**THE TASKS:**
**1)** Answer these questions about the forum thread on the cuneiform digital library:
(a) How many texts does the opening post say the library will have ready in a couple of years?
(b) Who taught cursive script to the commenter who later had to re-learn it?
(c) In what kind of place was the wife working as a social worker while her signature became an illegible scrawl?
**2)** From the forum thread on the cuneiform digital library, repeat the passage starting with "I don't think" and going on through "free? (Score:2, Insightful)".
**3)** Go on with the forum thread about the cuneiform digital library, picking up after its last line.
━━ DOCUMENT TEXT
XML for Ancients 118
Andrew writes: "More than 5,000 years ago, the very first information revolution occurred when some unknown research team in Mesopotamia found a way to download and store language through a killer application called "writing.". The cuneiform digital library will have 60,000 texts ready in a couple of years. Using SVG and XML to represent their documents. Similar efforts are underway for hieroglyphics."
Slightly off topic..... (Score:3, Interesting)
Apart from signing my name on credit card chits, the only time I am required to write is for birthday/Christmas and other assorted cards. Its getting so bad now that I start to write a long word and just give up. My once pristine handwriting now looks like a doctors prescription scrawl.
Any else get this too?
Po
Re:Slightly off topic..... (Score:1)
Besides conversational language is not require to have correct grammar and indeed spelling
I can additionally converse just as badly in another four languages, how many can you?
Regards,
Po
Re:Slightly off topic..... (Score:1)
Re:Slightly off topic..... (Score:1)
Hehehe you spelled your first word wrongly
Regards,
Po
Re:Slightly off topic..... (Score:1)
Po
Re:Slightly off topic..... (Score:1)
Blah blah blah, DTP, CAD and IT since 1993 blah blah blah
Interesting you should mention that; recently I had decided discovered that I could no longer write in script correctly. It was as if the ability just fell out of my head. I utterly un-knew it.
Now I was taught cursive script by nuns, which were not gentle about teaching the elegance of script. So I was stunned and scared. I had to secretly, (lest anyone realize how ridiculous this looked) re-learn the subtleties of upper and lower case script writing by actually practicing worksheet style... very, very embarrassing...
Re:Slightly off topic..... (Score:1)
Re:Slightly off topic..... (Score:1)
After 8 years as a developer, my handwriting is fine (well, my printing... I never really was one for cursive.) After four years in the Navy, though, while all my other handwriting skills remained more or less consistent, my signature went from something readable to an almost completely illegible scrawl. At about the same time, the exact same thing happened to my wife's signature - she was working as a social worker in a nursing home, and signing something every five minutes.
I don't think either one of us could actually produce a readable signature anymore even if we tried.
Re:Slightly off topic..... (Score:1)
Re:Slightly off topic..... (Score:1)
Hmm...that was pointless..
Cheers,
jw
Is access going to be free? (Score:2, Insightful)
Site appears to be slash-dotted already...
So.. Are these 5000 year old documents going to be freely available or will the database of texts be copyrighted/restricted?
Re:Is access going to be free? (Score:1, Offtopic)
━━━━
━━ RECORDS
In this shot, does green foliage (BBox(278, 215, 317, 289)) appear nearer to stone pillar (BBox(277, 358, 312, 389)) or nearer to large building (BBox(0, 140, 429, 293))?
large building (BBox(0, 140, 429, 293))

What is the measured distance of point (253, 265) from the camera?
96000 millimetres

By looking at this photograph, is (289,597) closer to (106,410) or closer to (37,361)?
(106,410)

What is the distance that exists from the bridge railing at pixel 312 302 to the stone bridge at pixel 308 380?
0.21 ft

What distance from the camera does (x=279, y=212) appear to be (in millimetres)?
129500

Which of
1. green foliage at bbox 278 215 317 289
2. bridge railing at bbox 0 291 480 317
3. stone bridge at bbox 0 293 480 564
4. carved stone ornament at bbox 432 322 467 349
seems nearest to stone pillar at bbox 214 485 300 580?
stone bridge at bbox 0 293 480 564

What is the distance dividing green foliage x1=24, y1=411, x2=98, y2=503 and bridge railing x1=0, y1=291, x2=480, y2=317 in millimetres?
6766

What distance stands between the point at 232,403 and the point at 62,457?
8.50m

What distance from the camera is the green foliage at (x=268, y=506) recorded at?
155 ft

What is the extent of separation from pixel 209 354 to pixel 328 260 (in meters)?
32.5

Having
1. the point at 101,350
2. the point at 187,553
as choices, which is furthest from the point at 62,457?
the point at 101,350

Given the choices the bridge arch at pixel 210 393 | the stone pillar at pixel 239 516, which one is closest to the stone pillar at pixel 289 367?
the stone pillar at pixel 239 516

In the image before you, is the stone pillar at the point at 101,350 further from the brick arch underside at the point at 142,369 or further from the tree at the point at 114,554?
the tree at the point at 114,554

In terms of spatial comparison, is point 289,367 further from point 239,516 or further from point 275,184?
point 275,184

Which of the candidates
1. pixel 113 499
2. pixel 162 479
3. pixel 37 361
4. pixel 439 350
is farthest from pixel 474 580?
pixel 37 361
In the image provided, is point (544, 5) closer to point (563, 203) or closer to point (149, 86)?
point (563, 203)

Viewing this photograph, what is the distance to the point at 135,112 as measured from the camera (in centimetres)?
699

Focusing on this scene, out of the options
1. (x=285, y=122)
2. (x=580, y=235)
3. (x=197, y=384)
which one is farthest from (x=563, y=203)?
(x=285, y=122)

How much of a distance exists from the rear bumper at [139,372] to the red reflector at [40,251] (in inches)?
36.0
━━━━
**EXPECTED ANSWERS:**
**1)**
(a) 60,000 texts
(b) Nuns
(c) A nursing home

**2)**
I don't think either one of us could actually produce a readable signature anymore even if we tried.
Re:Slightly off topic..... (Score:1)
Re:Slightly off topic..... (Score:1)
Hmm...that was pointless..
Cheers,
jw
Is access going to be free? (Score:2, Insightful)

**3)**
But when I click on the link anyway, the site loads with on problem. This is the rule not the exception. The amount of times I can't get to a link from slashdot is surprisingly low.
Re:Is access going to be free? (Score:1, Insightful)
Re:Is access going to be free? (Score:1)
Actualy, that is not true. I can testify for that once I'm one of the victims of the so called "Transparent Proxy". The only thing transparent about it is that you don't have to configure your browser to use it. Also, you have no option about NOT using it. So, we have problems trying to check if a site is up, or if the proxy server overloads. Or even if it crashes.
I, for once, I totaly agains these monsters.
Re:Is access going to be free? (Score:2)
Why do I always people saying things like: "Slashdotted already! What a pity... It should have been cached."
But when I click on the link anyway, the site loads with on problem. This is the rule not the exception. The amount of times I can't get to a link from slashdot is surprisingly low.
That's because those people are the ones who do the actual slashdotting. Usually by the time normal people like you and me click on the link, somebody at the other end has noticed that their site is down due to a DBS (Denial by Slashdot) attack and has set up a couple of mirrors that that future requests can be redirected to. After all, it's not somebody would lie about a thing like that.
Copyright is 70 years on books 8) (Score:2, Informative)
The case will happen if you ask for the translation (What, you are not Cuneiform litterate ? Talk about education 8)
Sonny Bono Act (Score:2)
Copyright is 70 years on books
No, 95 years on all works first published on or after January 31, 1923. See also Sonny Bono Copyright Term Extension Act [everything2.com]. And it'll get even longer before 2020 as Di$ney frantically bribes Congre$$ to pass yet another corporate-welfare copyright extension.
The case will happen if you ask for the translation
Re:Is access going to be free? (Score:1)
If you can read cunieform you have access. If you don't, you better start learning. This is not a project for non-professionals - like Linux people, epigraphers would tell you to RTFM before you complain about not understanding what is written.
Will we have to revise unicode? (Score:2, Interesting)
Actually... (Score:4, Interesting)
The current version (3.1) of the Unicode Standard, developed by the Unicode Consortium, assigns a unique identifier to each of 94,140 characters
Re:Will we have to revise unicode? (Score:2)
Re:Will we have to revise unicode? (Score:2, Informative)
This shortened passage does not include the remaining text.